The NCP is a federal agency that operates within the Canadian Department of Foreign Affairs and promotes adherence to the Organization for Economic Co-operation and Development’s guidelines on multinational companies.
The South East Alaska Conservation Council was concerned the proposed KSM mine, which is 35 kilometres from the Alaskan border, would endanger the wild salmon habitat downstream in Alaska.
The council had asked the NCP to investigate whether Seabridge Gold had violated international guidelines on consultations with stakeholders, due diligence on environmental and human rights impacts, and disclosure of mitigation plans.
The NCP started its investigation in January. The announcement of its conclusion came Nov. 21.
“We’re pleased with the dismissal and the fact that the federal government, the NCP, did agree with the robustness of the environmental assessment review process that were completed in 2014,” said Brent Murphy, vice president of environmental affairs at Seabridge Gold.
Murphy said the next step for the project is to find a partner to operate the mine.
Approximately 2,500 jobs could be created during the construction phase of the project, a majority of which the company intends to fill with workers from British Columbia. Seabridge Gold has a regional office in Smithers.

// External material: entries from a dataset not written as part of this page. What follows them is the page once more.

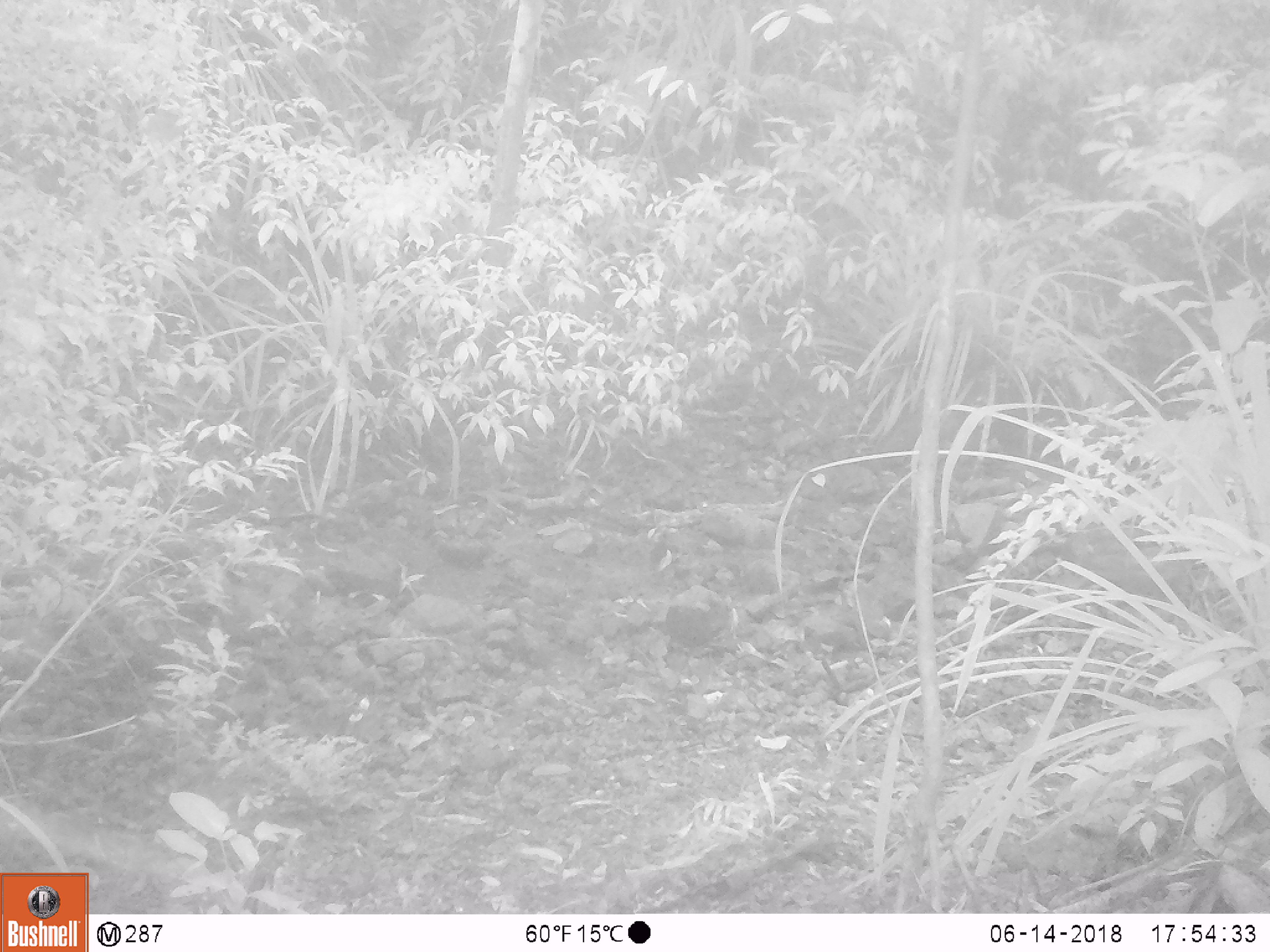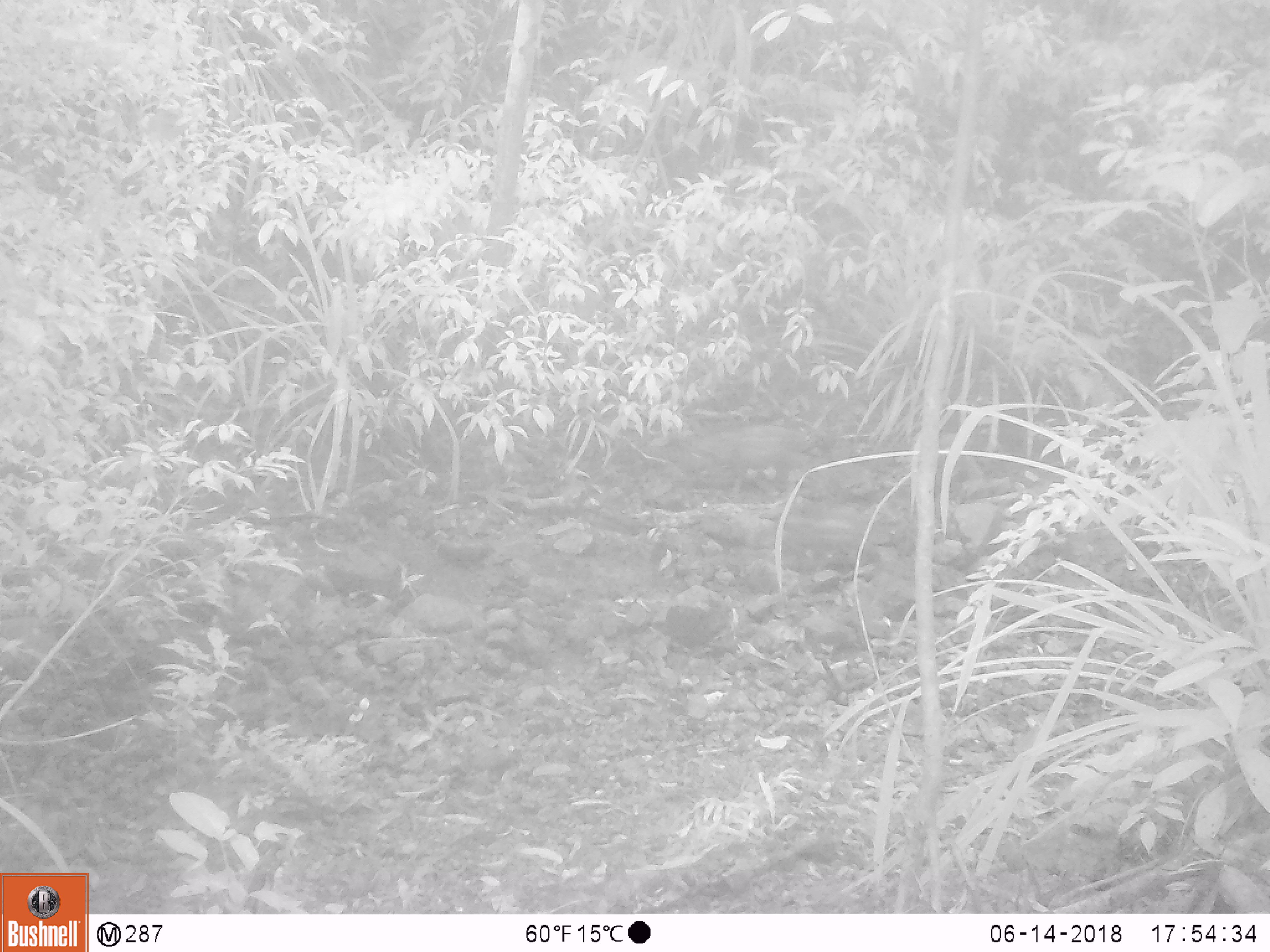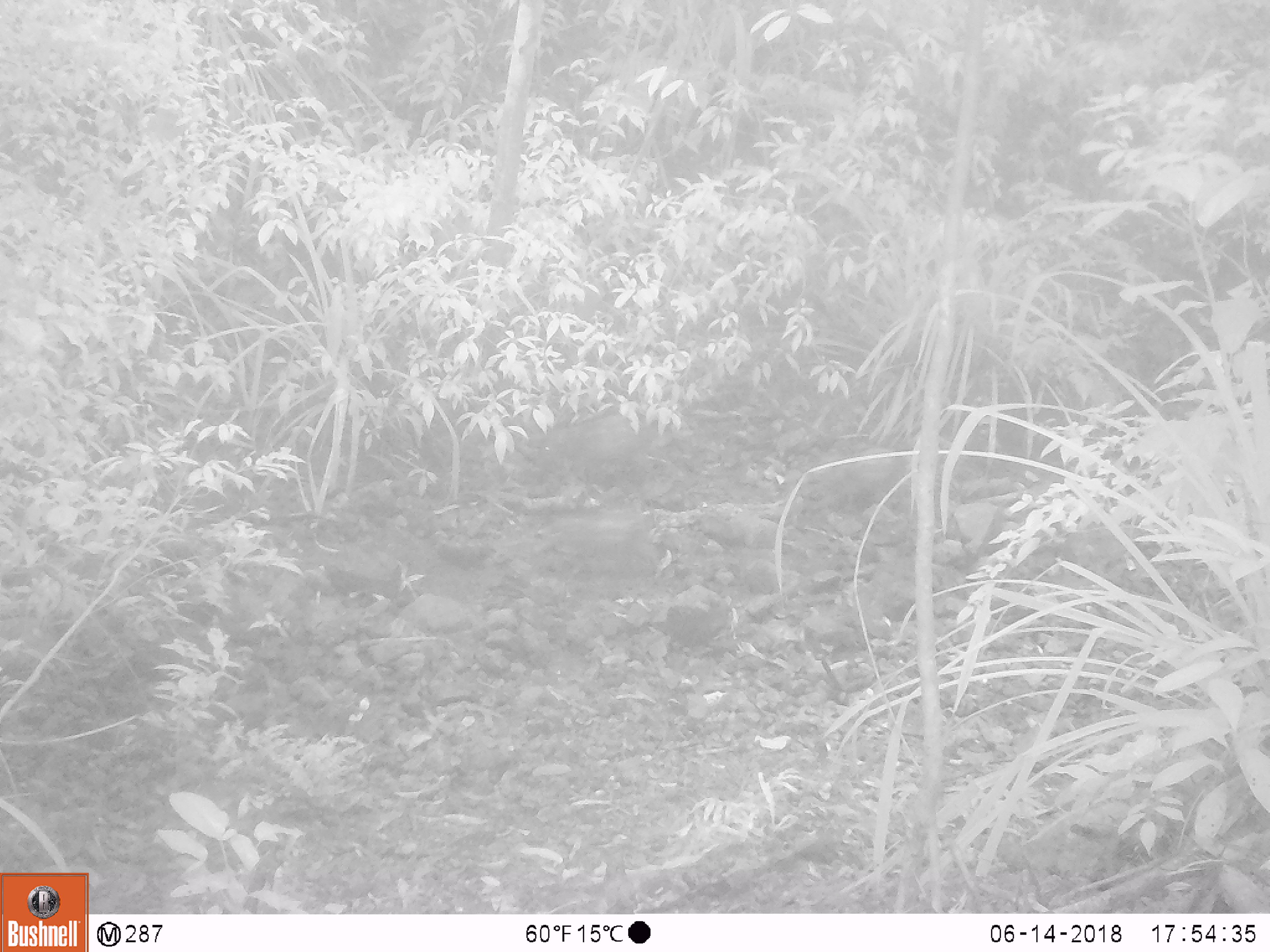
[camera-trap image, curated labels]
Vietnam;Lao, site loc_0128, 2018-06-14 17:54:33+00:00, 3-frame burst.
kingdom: Animalia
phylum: Chordata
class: Mammalia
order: Artiodactyla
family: Suidae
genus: Sus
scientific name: Sus scrofa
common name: eurasian wild pig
Eurasian wild pig (Sus scrofa). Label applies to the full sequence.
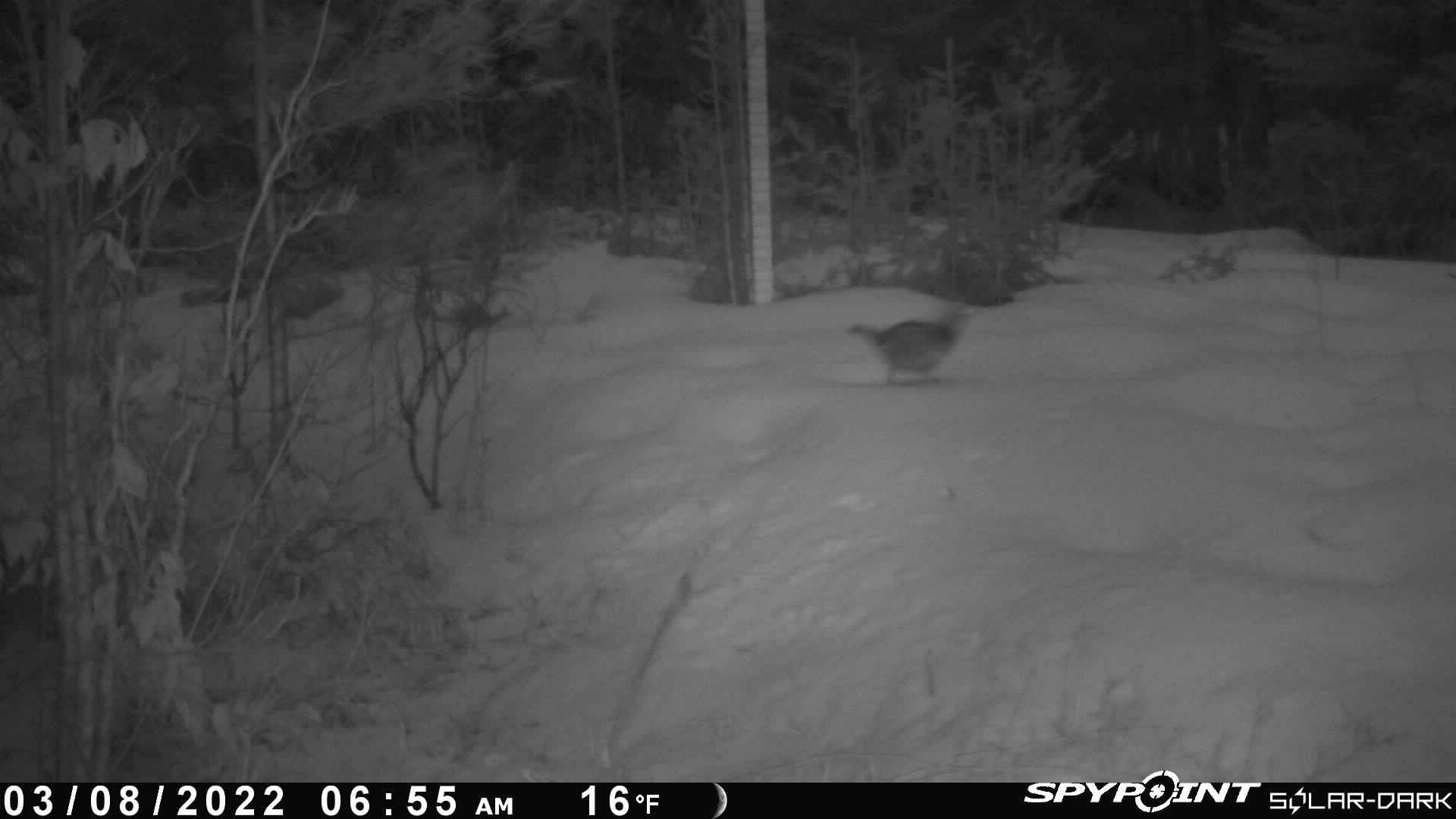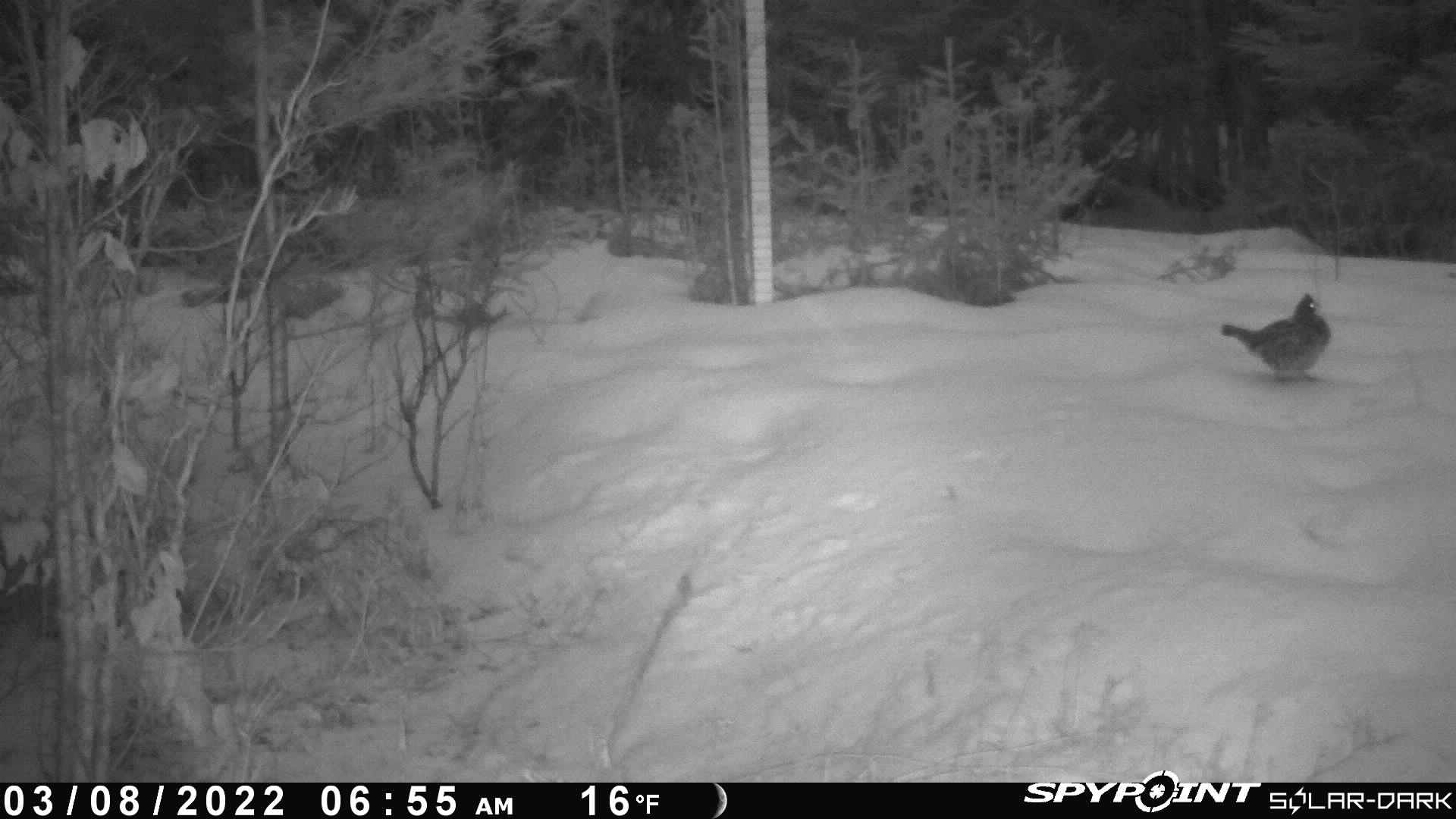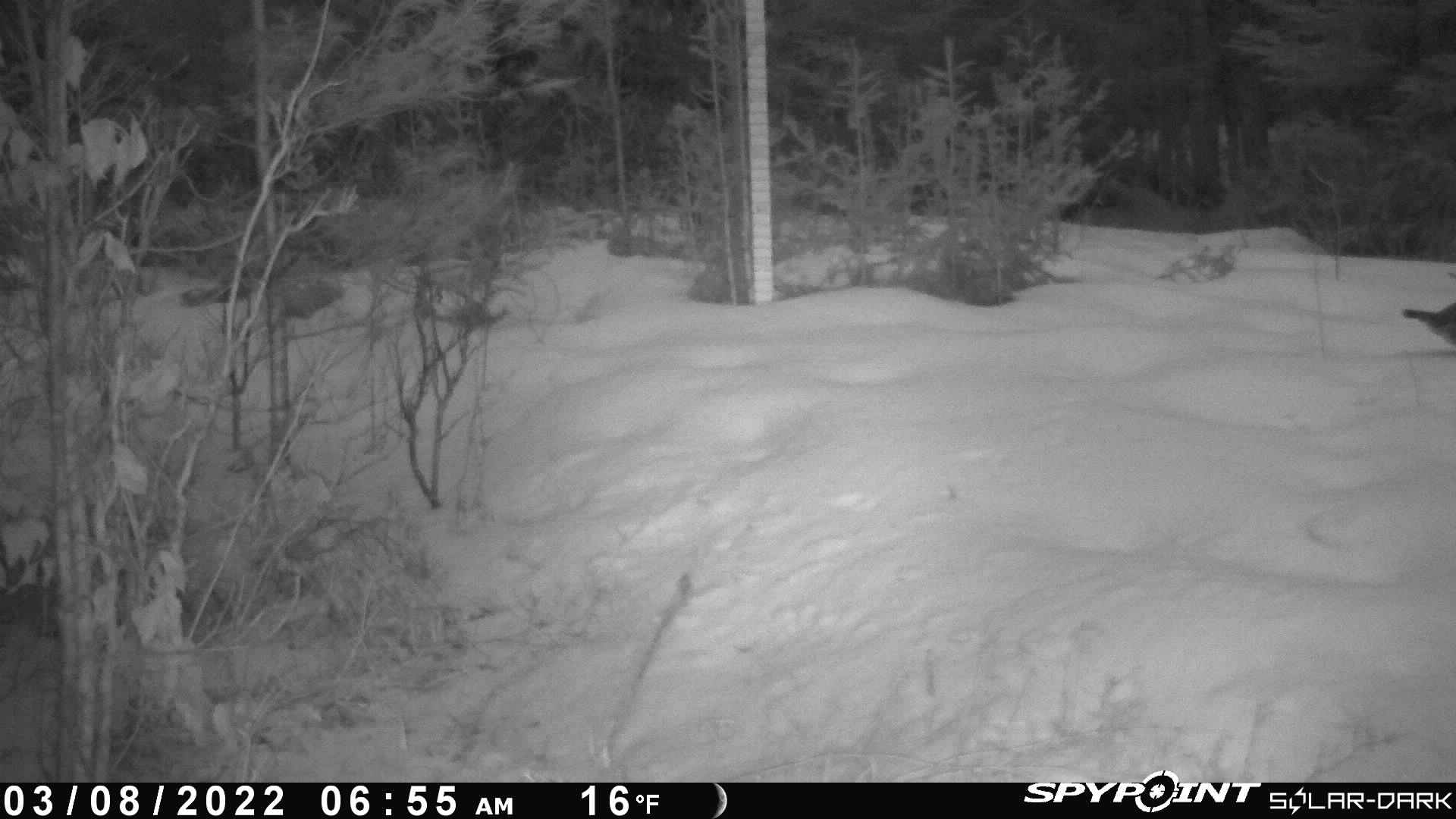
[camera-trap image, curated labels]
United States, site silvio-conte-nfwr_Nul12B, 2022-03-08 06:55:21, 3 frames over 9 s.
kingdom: Animalia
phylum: Chordata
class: Aves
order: Galliformes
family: Phasianidae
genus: Canachites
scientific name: Canachites canadensis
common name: spruce grouse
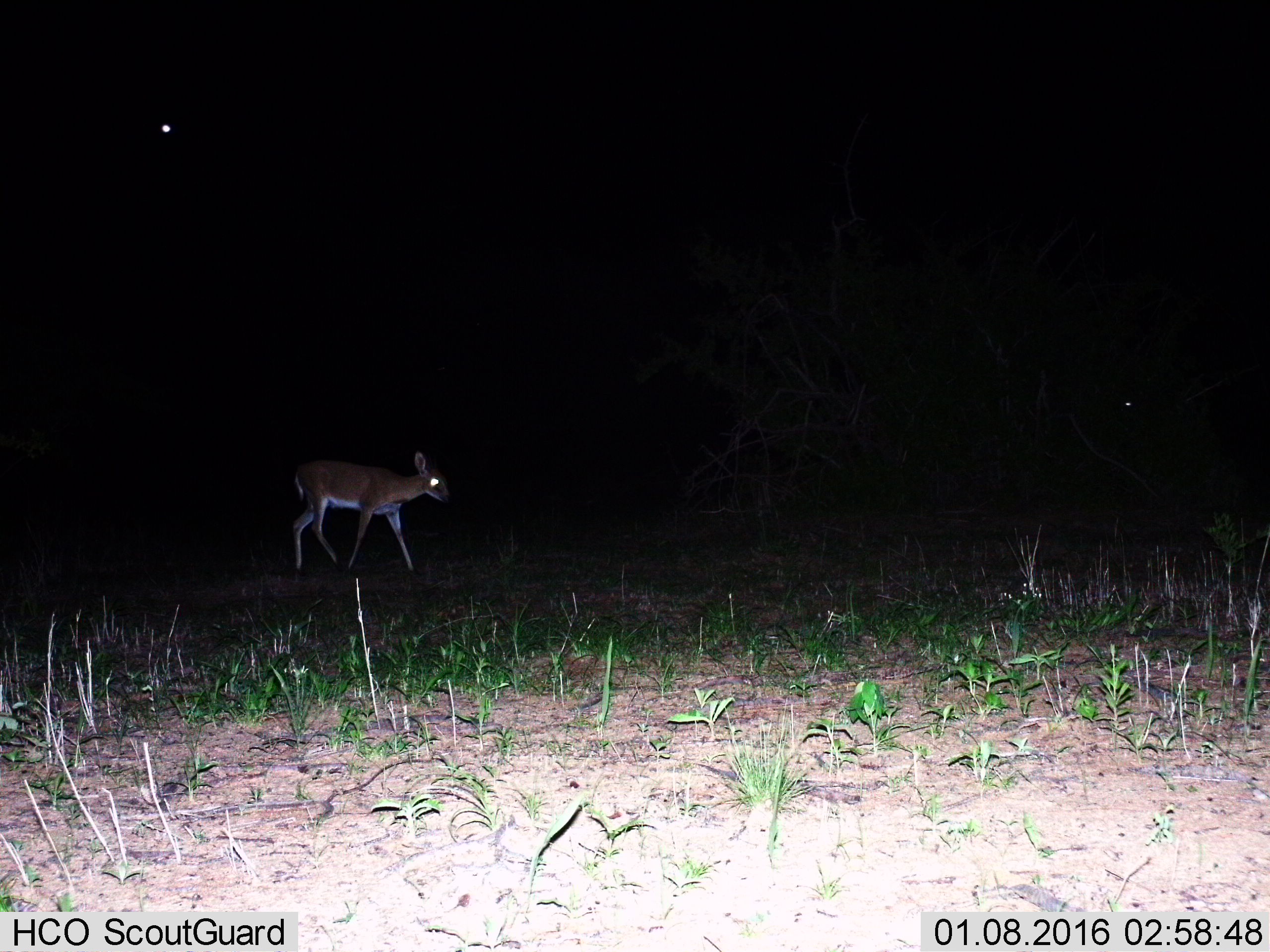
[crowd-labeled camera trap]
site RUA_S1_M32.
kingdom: Animalia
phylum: Chordata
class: Mammalia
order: Artiodactyla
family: Bovidae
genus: Sylvicapra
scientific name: Sylvicapra grimmia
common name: common duiker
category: duikercommongrey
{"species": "duikercommongrey (common duiker) (Sylvicapra grimmia)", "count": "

“It will be a significant employer,” Murphy said. “During the operation [of the mine] we’re looking at about 1,000 jobs and again we would like to have a vast majority of the jobs from B.C.”
The hiring process won’t begin until after a partner for the project is found.
“Unfortunately, we’re still a ways away,” Murphy said. “[The hiring process] will be up, ultimately, to a new joint venture partner.”